-- begin SELECTION --

III. Inventive Switch Point Position Detection
The inventive point detection system and method is shown and described in FIGS. 6-10 and 11a-11c. FIG. 6 illustrates a railroad switch la with a switch machine 15a, both modified in accordance with the present invention. Elements of the switch 1a and the switch machine 15a which are the same as in FIG. 1 are numbered consistently in both Figures. Referring to FIGS. 6-9, the switch 1a has been modified by positioning a normal proximity sensor 101 on the normal switch point 2 and a reverse proximity detector 102 on the reverse switch point 3. The reverse proximity detector 102 is shown in greater detail in FIGS. 7 and 8. A plate 103 is sandwiched between a front end lug 104 and the reverse switch point 3 and is held there by through bolts 105. The plate 103 extends forward past the reverse switch point 3 a distance sufficient to allow the reverse proximity detector 102 to be attached thereto on the side nearest the stock rail 7. The plate 103 includes a channel 111 shown in phantom lines which accommodates a wire pair 112 leading to the reverse proximity detector 102 from a conduit 113. The proximity detectors 101 and 102 are identical, and include an exterior sensor 114 which extends outward from a housing 115 with an internal switch 116 positioned within the housing 115. The proximity detectors 101 and 102 are designed to close a circuit in the internal switch 116 when the exterior detector 114 is placed near any metallic object. The metallic object, in this case the stock rails 6 or 7, excites a field in the detector 114 when it is brought within a predetermined distance, e.g. within 1/4inch, as shown in FIG. 8, which field is detected by the switch 116, which then closes. Once the sensor 114 is moved out of proximity of the rails 6 or 7, as shown in FIG. 7, the switches 114 in each of the proximity detectors 101 and 102, then open the circuit. Thus, a closed circuit indication is given by the normal proximity sensor 101 when the switch 1 is in the normal position, and a closed circuit indication is given by the reverse proximity detector 102 when the switch 1 is in the reverse position. A combined conduit 117, attached to the tie rod 5 via a T connector 118, protects the wire pairs 112 from the proximity detectors 11 and 102 as they lead from the switch 1a into the switch machine 15a.

-- end SELECTION --
-- begin LISTED RECORDS --

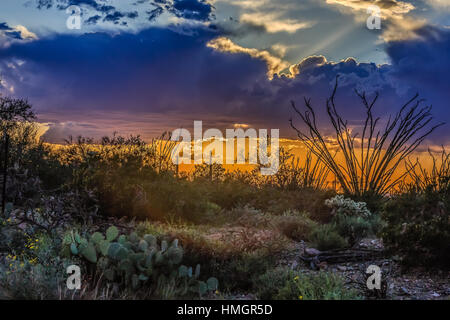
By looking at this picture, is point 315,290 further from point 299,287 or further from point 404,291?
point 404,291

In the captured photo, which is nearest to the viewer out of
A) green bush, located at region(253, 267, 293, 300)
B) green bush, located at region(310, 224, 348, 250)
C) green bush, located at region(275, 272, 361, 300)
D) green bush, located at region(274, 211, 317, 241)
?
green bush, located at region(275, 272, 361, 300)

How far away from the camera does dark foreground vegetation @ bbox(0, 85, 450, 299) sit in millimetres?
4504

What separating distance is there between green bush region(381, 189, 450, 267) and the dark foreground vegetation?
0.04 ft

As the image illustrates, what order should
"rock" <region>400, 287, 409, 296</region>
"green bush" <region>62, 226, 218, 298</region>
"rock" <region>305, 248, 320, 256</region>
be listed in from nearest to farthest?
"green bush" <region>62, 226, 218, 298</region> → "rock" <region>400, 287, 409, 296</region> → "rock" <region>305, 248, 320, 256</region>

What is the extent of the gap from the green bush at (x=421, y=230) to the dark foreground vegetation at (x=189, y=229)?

-- end LISTED RECORDS --
-- begin LISTED RECORDS --

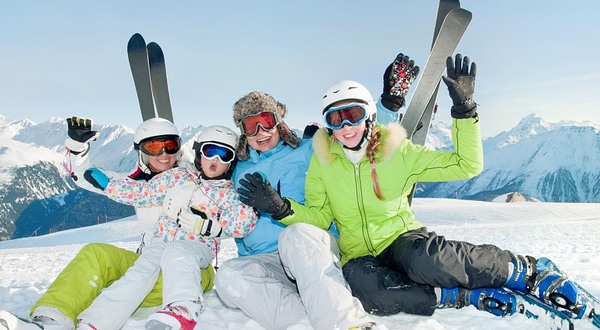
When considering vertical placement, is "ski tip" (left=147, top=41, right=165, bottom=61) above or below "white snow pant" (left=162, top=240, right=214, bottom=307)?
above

-- end LISTED RECORDS --

# WHAT THE TASK REQUIRES
In the switch point detection excerpt, what holds plate 103 in place between the front end lug and the reverse switch point? Rely only on the switch point detection excerpt, not on the rows.

# RESULT FOR THIS EXERCISE
Through bolts 105 hold it there.